I’m going to be seriously real with you all for a second.
Is that OK?
I hope so, because I’ve just got to get it off of my chest.
I have been ridiculously selfish.
I have met a wonderful group of people through Reece’s Rainbow, the adoption advocation and grant organization through which I found our son. Almost all of them are in the process of adopting and it is such an amazing thing to be a part of. I love seeing everyone’s updates. I love being there to cry with them, laugh with them, and get excited with them. Most of these wonderful people I haven’t even met before, but I have gotten so close with and I wouldn’t trade these friendships for anything.
But I didn’t want anyone else to know.
I didn’t want to share their stories.
I didn’t want others to see what they were doing and help them out.
Because I wanted the attention.
I wanted the support.
I wanted to be the one who was most important.
And I am so ashamed.
I am so angry at myself.
Yesterday, it clicked. Something was tugging at my heart telling me that I needed to get over myself. But I ignored it, as I have been for over a month. But then it hit me. I have been feeling remarkable guilt because I couldn’t be there for my son when he was in the hospital, yet I have no qualms with being remarkably self-centered? Was this the kind of behavior I wanted my boys to think was ok? Then I felt sick to my stomach. I was doing the exact thing that I get so upset at others for doing. And I couldn’t take it anymore. So I finally gave in.
Reece’s Rainbow (RR) helps families out by providing a Family Sponsorship Program (FSP). It’s a grant that people can donate to in order to help with these crazy adoption costs. I saw one family’s FSP show up on the RR Facebook page that was still at zero. So I decided to do something about it. Instead of just donating, I advocated for them. I told them that I would match the next $20 that made it into their FSP. The next morning, double that had been donated. Then I added my $20 and I felt good about it. In fact, by the next evening, they had triple digits in their account!
Then I saw that a friend of mine’s FSP hadn’t moved in weeks. This was a local RR momma who is on her third adoption. She leaves to pick up her daughter next month and yet was still a ginormous amount short. I offered that same $20 match. That same night, after seeing that I had matched that $20, an anonymous donor offered a $200 matching donation.

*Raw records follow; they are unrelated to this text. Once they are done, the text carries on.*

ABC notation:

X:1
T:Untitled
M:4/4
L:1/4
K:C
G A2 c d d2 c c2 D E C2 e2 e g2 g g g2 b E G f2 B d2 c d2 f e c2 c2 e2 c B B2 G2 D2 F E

So once another $200 had been donated, she would donate ANOTHER $200. I was ecstatic. I was over the moon. I suddenly was bouncing in my seat, I couldn’t wait to see these donations come in. I suddenly had my mind not focused on my own needs, but on those of others.

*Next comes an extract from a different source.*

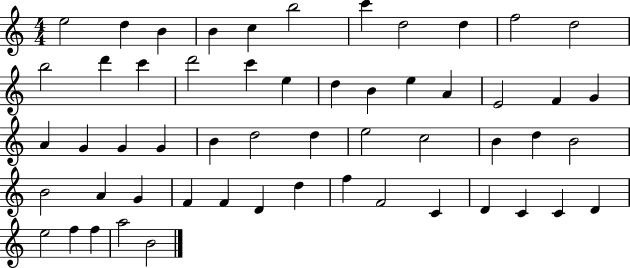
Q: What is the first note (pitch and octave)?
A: E5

I was glued to my phone all night. I couldn’t wait to find out what was going on. And suddenly other people started advocating. Other people, whether they could give or not, shared what we were trying to do. I found out not long ago that the donations were met and the donor would have their donation in shortly.
I felt like I was part of something special. An anonymous donor came to me, wanting to help in any way that she could. This family who had zero in their account just a couple days ago has finally got the ball rolling, and has thanked me for getting it started.
None of this would have happened if I would have just kept my arms crossed. None of this would have happened if I just would have pouted about it. I’m not saying all of this to try to sound special or important. In fact, I’m sure God would have found someone else who would’ve listened, but then I would have missed out on such a huge blessing. I feel so personally invested in these families lives. I feel like I’m a part of something so much bigger than myself. It gives me hope that when it comes time, people will step forward and advocate for us and our son. I feel so BLESSED to be a blessing to other people. I’m fighting the guilt of not starting sooner. But I’m happy I stepped up when I did, and I decided to just give it a chance.
I’m also saying this because I’m hoping to inspire someone. Sometimes it feels like there’s nothing you can do because you don’t have anything to give. But even so much as offering kind words or sharing a post has the ability to change a life. I know first-hand how good it feels when people share a cause that’s close to my heart. It may only be a little bit, but every little bit adds up to so much more than you ever thought it could be.
I am so blessed. And I am so humbled. I feel like this is something to be proud of, something for my boys’ to proud of. No more guilt, and no more being ashamed of what I have or haven’t done. I’m just going to put my heart and soul into being a momma that my boys will be proud of.
That’s what this whole thing is all about.